On (24/10/04 05:20), Christoph Hellwig wrote:
> On Fri, Oct 04, 2024 at 04:48:18PM +0900, Sergey Senozhatsky wrote:
> > diff --git a/block/blk-core.c b/block/blk-core.c
> > index bc5e8c5eaac9..ccd36cb5ada7 100644
> > --- a/block/blk-core.c
> > +++ b/block/blk-core.c
> > @@ -292,6 +292,16 @@ void blk_queue_start_drain(struct request_queue *q)
> >  	wake_up_all(&q->mq_freeze_wq);
> >  }
> >  
> > +void blk_queue_disk_dead(struct request_queue *q)
> > +{
> > +	struct gendisk *disk = q->disk;
> > +
> > +	if (WARN_ON_ONCE(!test_bit(GD_DEAD, &disk->state)))
> > +		return;
> > +	/* Make blk_queue_enter() reexamine the GD_DEAD flag. */
> > +	wake_up_all(&q->mq_freeze_wq);
> > +}
> 
> Why is this a separate helper vs just doing the wake_up_all in the
> only caller that sets (with the suggested fixup anyway) GD_DEAD?

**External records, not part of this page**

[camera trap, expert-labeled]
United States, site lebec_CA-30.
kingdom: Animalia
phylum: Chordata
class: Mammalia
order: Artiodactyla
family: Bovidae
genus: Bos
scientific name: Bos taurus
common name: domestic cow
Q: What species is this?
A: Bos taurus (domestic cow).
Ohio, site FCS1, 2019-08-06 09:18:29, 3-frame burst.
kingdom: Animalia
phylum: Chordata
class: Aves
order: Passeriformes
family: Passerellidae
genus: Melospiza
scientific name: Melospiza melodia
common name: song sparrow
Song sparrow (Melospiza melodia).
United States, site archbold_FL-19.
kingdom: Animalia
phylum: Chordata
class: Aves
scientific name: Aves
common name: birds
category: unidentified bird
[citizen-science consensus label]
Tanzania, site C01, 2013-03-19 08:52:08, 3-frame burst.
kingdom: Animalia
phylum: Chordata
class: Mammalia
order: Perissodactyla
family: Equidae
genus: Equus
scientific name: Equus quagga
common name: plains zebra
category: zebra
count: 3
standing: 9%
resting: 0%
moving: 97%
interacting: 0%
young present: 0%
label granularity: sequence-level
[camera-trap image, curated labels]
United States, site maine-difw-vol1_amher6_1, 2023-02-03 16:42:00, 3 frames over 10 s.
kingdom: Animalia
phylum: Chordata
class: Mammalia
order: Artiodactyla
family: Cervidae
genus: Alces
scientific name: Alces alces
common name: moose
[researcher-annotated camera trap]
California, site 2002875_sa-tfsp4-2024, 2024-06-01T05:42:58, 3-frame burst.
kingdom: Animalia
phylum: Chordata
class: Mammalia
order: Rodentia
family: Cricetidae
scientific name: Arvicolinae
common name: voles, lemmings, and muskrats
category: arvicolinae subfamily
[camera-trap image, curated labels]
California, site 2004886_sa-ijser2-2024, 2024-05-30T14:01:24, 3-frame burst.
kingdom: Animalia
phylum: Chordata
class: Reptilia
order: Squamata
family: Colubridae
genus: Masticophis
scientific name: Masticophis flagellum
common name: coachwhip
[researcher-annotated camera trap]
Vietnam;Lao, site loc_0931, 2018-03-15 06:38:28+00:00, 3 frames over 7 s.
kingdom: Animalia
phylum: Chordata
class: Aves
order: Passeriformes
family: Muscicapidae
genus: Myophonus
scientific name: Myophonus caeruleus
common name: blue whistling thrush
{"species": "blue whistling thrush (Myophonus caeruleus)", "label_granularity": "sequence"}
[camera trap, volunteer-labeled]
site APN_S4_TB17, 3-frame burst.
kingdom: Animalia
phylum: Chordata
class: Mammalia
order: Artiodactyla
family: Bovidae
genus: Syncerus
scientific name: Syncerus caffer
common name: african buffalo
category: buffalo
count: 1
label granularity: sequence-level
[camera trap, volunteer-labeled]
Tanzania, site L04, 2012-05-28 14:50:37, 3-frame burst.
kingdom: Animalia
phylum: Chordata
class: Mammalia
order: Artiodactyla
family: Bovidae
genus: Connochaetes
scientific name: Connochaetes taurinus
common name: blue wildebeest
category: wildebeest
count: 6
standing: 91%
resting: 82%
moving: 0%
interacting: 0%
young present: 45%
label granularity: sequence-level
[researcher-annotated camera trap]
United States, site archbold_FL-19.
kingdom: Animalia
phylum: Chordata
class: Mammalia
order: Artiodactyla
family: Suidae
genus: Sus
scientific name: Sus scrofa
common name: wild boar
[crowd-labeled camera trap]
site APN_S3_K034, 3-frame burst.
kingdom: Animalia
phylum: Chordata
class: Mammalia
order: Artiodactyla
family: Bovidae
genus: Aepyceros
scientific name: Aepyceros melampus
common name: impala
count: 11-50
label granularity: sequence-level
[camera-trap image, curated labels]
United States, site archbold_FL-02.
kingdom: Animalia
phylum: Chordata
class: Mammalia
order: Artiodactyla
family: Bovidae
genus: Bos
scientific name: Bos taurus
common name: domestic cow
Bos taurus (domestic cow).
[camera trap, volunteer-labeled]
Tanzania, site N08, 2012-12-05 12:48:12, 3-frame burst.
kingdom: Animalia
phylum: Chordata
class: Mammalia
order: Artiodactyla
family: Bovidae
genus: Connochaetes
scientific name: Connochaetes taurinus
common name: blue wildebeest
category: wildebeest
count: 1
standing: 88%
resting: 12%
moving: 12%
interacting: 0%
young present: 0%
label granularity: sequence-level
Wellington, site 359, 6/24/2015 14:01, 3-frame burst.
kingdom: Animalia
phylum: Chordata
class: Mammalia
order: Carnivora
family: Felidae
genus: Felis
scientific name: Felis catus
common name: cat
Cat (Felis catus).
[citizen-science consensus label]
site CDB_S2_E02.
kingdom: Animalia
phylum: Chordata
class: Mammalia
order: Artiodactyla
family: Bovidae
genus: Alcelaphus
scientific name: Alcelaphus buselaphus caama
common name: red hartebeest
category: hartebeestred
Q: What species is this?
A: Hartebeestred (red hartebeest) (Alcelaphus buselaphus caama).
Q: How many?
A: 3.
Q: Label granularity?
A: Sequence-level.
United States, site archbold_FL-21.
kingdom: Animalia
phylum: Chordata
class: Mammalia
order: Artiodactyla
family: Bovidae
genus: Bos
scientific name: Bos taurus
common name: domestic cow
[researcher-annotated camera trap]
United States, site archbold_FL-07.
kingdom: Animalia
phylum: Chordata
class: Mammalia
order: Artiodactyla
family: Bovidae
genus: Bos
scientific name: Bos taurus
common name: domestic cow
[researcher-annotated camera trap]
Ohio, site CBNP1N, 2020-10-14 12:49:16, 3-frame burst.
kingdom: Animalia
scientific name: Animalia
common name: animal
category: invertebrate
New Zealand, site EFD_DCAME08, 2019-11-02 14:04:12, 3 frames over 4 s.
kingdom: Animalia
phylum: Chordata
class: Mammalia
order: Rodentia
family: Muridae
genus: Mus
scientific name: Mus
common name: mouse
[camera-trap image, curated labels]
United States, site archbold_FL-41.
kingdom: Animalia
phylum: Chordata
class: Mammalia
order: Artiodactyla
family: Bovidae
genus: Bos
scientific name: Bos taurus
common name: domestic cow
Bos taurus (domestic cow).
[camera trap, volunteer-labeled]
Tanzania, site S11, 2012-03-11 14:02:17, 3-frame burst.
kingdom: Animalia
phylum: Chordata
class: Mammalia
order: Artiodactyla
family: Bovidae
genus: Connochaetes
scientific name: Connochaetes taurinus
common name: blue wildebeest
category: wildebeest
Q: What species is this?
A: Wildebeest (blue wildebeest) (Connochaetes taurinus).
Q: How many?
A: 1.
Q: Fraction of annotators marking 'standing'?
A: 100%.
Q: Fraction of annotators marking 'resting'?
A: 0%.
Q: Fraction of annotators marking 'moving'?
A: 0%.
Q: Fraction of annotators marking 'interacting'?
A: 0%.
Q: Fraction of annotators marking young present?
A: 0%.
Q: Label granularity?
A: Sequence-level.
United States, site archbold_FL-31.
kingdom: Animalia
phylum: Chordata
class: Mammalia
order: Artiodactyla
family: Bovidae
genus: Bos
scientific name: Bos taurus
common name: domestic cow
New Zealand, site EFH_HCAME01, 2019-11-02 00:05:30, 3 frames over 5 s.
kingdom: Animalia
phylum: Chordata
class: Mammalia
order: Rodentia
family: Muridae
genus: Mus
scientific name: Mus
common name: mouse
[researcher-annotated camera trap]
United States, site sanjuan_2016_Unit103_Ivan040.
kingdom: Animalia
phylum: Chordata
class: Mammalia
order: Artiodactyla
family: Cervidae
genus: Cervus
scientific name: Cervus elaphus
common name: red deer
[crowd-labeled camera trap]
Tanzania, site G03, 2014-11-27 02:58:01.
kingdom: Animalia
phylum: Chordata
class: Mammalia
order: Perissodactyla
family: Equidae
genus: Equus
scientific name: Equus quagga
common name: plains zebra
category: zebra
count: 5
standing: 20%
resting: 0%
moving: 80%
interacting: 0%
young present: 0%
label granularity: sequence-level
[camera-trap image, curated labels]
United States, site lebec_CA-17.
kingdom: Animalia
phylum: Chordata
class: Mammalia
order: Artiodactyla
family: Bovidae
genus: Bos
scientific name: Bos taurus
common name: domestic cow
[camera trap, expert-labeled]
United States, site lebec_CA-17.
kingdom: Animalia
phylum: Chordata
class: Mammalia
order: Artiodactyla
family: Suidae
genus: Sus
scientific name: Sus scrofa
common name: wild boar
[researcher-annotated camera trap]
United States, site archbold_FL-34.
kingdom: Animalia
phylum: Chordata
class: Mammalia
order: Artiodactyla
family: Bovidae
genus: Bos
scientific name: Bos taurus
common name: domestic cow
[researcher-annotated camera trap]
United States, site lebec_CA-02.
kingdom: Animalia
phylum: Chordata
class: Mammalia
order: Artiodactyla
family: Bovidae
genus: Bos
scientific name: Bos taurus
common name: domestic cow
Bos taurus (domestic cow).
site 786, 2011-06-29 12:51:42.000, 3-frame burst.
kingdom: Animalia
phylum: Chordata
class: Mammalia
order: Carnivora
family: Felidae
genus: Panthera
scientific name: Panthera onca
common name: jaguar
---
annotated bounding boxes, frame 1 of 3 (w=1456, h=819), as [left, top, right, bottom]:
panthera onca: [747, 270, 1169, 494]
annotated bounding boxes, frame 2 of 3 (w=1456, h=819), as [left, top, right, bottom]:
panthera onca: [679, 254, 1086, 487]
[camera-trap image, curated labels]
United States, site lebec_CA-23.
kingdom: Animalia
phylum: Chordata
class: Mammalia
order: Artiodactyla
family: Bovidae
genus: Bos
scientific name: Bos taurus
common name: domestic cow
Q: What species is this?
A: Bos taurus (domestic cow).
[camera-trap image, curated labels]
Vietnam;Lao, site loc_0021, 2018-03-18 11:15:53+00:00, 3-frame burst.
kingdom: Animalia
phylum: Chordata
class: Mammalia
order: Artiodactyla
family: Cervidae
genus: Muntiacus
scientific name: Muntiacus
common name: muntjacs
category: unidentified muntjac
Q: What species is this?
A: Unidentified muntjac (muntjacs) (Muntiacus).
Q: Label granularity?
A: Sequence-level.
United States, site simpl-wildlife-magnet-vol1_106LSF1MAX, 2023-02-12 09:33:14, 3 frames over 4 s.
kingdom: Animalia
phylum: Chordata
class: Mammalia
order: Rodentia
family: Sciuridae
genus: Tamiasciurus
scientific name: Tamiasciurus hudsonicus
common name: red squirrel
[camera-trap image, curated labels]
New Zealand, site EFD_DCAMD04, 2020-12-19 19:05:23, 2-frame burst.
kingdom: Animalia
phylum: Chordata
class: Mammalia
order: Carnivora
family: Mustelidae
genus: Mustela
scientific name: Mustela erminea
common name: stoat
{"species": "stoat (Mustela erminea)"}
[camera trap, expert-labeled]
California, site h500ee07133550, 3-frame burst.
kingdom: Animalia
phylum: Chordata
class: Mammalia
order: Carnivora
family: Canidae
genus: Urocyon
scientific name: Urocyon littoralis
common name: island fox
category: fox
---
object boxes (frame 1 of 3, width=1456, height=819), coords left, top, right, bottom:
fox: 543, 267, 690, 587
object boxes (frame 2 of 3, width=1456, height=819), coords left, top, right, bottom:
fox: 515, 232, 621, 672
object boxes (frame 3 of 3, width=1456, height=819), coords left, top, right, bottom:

It looked to me like whatever happens to ->mq_freeze_wq stays in Las^W
blk-core or blk-mq, so I added a new helper to follow suit, IOW to not
spread ->mq_freeze_wq wakeup across multiple files.

> > +			   blk_queue_dying(q) ||
> > +			   test_bit(GD_DEAD, &disk->state));
> 
> This needs to check for a NULL disk.

Ack.

> And now that I'm looking at the code a bit more this makes me worried
> that checking for q->disk here sounds like a good way to hit a race with
> clearing it.  So I fear we need the other hack variant that sets
> QUEUE_FLAG_DYING unconditionally in __blk_mark_disk_dead and then clears
> it again (for GD_OWNS_QUEUE only) toward the end of del_gendisk.

Hmm, setting QUEUE_FLAG_DYING unconditionally in __blk_mark_disk_dead()
implies moving it up, to the very top of del_gendisk(), before the first
time we grab ->open_mutex, because that's the issue that we are having.
Does this sound like re-introducing the previous deadlock scenario (the
one you pointed at previously) because of that "don't acquire ->open_mutex
after freezing the queue" thing?